August 3, 1931
There can be no objection to your going to your sister’s place for meals; the point in the notice was aimed at quite another target. If you observe its language you will see that its intention was not palatal, or anti-palatal, but hygienic. It was meant to discourage the habit (of some) of buying from a nasty shop unhealthy food and worm-ridden betel-nuts — these very people afterwards being those who complain frequently of stomach disorders. Or if they choose to defy both Yoga and common sense, they must be prepared to take their karmaphala [fruits of works].
There is no objection, either, to your butter and cheese — provided the butter is not bad or old or rancid as bazaar-bought butter so often is! If you require it for yourself alone, then instead of buying it, you could have some from the butter the Mother receives from the Bombay Dairy.
You can bring your sister and brother-in-law[1] for the flower-distribution tomorrow as you propose, if they want to come.
* * *
August 7, 1931
It is not your sister and brother-in-law who are responsible but the wave of old life consciousness which came in their wake that has thrown up old associations and stirred these reactions from their subconscient quiescence.
I do not at all accept Tagore’s dictum — neither the Mother nor myself would have accepted you here if you had not capacity for Yoga as great as for art — and greater. And the experiences you have had — however intermittent — would not have come at all in an unfit ādhār [vehicle, vessel].
The facts or arguments you put forward to support your diffidence or depression cannot stand in the light of the Yoga experience of others — if they were enough to justify discouragement, how many would have had to turn back from the way who are now far on towards the goal? I cannot now deal into them in detail, but they do not any of them, justify your inference.
Also, your psychic being does not deserve the censure you have bestowed upon it. What prevents it from coming out in its full power is the crust of past habits formations, active vibrations of the mind-stuff and vital-stuff which come from a mind and life which have been more creative and outgoing and expansive than indrawn and introspective. In many who are like this — active men, intellectuals — the first stage of Yoga is long and difficult with slow development and sparse experiences, most of the work being done in the subliminal behind the veil — until things are ready.
When the time comes for the definite opening and removal of the purdah between the inner and the outer being, I think I can promise you that you will find your power of Yoga and yogic experience at least as unexpectedly complete as you, and others, have found your power for poetry — though necessarily its working out will take time because it is not a detail but the whole life and the whole nature in which there must be the divine victory.

### [Set exercise A]
According to the letters, where does the Mother receive butter from?
The letters and the records are separate pieces of material with no link between them.

### [Records for this exercise]
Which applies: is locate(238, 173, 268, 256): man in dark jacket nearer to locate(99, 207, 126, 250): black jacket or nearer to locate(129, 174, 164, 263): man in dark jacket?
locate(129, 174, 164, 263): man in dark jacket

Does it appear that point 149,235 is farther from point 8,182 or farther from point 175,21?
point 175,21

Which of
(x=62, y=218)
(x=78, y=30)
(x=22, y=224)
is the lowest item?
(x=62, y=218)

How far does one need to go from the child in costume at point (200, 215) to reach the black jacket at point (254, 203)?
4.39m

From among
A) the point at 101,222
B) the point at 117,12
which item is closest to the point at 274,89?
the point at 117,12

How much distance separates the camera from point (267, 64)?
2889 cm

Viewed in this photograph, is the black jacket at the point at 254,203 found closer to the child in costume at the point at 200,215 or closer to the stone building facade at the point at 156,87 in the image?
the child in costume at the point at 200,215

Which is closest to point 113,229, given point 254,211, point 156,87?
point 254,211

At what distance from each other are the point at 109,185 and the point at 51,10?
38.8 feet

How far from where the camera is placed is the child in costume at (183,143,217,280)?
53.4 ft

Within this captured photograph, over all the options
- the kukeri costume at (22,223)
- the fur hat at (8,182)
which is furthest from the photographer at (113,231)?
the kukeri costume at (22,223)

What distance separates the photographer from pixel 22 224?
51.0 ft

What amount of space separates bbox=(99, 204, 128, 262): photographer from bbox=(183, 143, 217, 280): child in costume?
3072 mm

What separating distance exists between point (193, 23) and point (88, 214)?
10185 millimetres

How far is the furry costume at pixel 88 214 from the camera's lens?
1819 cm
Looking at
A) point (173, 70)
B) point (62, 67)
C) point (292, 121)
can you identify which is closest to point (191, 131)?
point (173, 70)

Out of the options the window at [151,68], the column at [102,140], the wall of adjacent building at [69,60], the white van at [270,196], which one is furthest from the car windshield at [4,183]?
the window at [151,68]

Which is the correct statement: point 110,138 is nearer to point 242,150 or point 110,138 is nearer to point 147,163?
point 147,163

### [Set exercise B]
Count the lines in the records that contain the string "closest", matching case, and give only the number.

### [Exercise result A]
From the Bombay Dairy.

### [Exercise result B]
3